No decls or types are actually being serialized yet, and I haven't done
any of the work necessary for multi-module support (which would assume
offsets don't start at 0). There's also no reader support yet.
Swift SVN r5237
This replaces the obscure, inefficient lookup into extensions with
something more straightforward: walk all of the known extensions
(available as a simple list), then eliminate any declarations that
have been shadowed by other declarations. The shadowing rules still
need to consider the module re-export DAG, but we'll leave that for
later.
As part of this, keep track of the last time we loaded extensions for
a given nominal type. If the list of extensions is out-of-date with
respect to the global generation count (which tracks resolved module
imports), ask the modules to load any additional extensions. Only the
Clang module importer can currently load extensions in this manner.
Swift SVN r5223
Like Clang, ModuleFile contains state about reading the serialized module,
while SerializedModuleLoader takes the place of ASTReader in tracking
cross-module data. I'm diverging from Clang's architecture a bit here by
pushing the actual deserialization logic into ModuleFile.
No functionality change.
Swift SVN r5174
The writer stores the paths to the .swift files, the reader just loads
those .swift files. Fun!
No version validation yet. No separate ModuleReader class yet. No use of
the SerializedModule architecture yet, except for creating a dummy module
when the .sm file is corrupted.
Swift SVN r5164
Based on feedback by Doug. This signature is fairly arbitrary: it's the
UTF-8 encoding of U+2828 SPARKLES, followed by the number 14 to represent
2014. (Hopefully the format will have stabilized by 2014.)
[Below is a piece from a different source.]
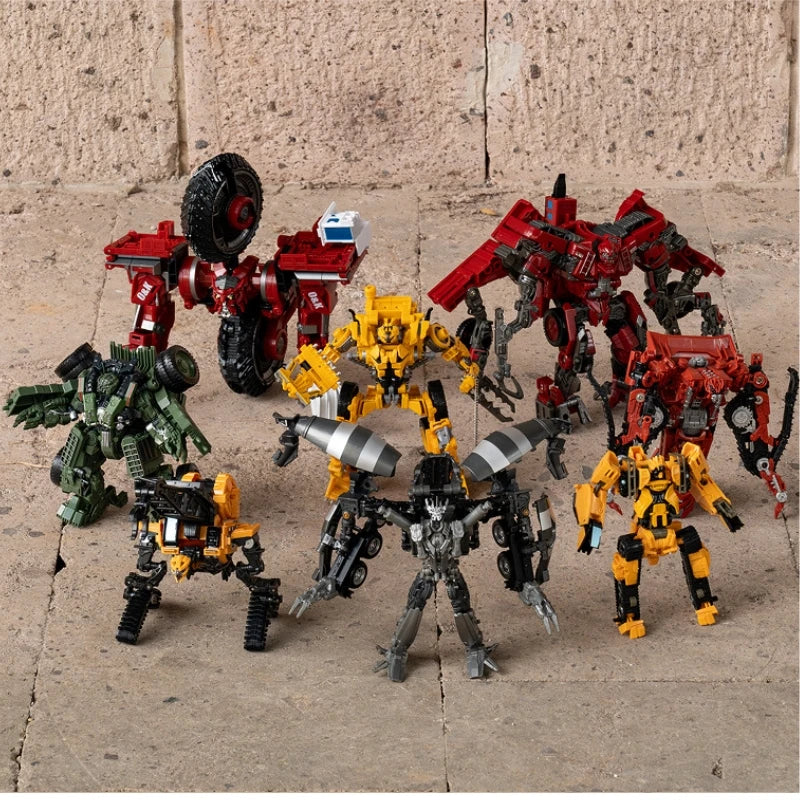 H6001-8B Anime Devastator Transformation Toys TAIBA BMB 8 IN 1 Action Figure Model KO GT Truck Crane Robot Car Kids Boy Gift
(Why not 0x00 or 0x01 for the last byte? Because it's more likely we'll
collide with someone else being cute. Why not 0x0D / 13? Because that's
\r and could conceivably appear in real Unicode text. No one uses 0x0E
these days.)
Swift SVN r5134
This adds names to the other blocks and records in the file.
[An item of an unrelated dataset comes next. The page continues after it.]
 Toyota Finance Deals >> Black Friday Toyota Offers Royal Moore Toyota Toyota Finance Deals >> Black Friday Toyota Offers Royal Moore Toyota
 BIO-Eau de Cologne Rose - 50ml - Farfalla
The tests now require llvm-bcanalyzer to run; please build that along
with 'FileCheck' and 'not'.
Swift SVN r5109
Eventually this will include both modules and source files that the
emitted module depends on, but for now it's just going to be used for
testing purposes to forward to normal source loaders.
Swift SVN r5108
Alternately, "add a system of ridiculous overkill for bitcode record layout",
in the spirit of DRY over YAGNI. It /is/ much more concise than the LLVM way.
Use this to emit a sketch of Clang's PCH control block, although nothing's in
there yet besides "version 1.0" and the LLVM revision number; the latter is
more "proof of concept" than actually useful. We should figure out a good
way to identify trunk Swift compilers; this shouldn't be difficult.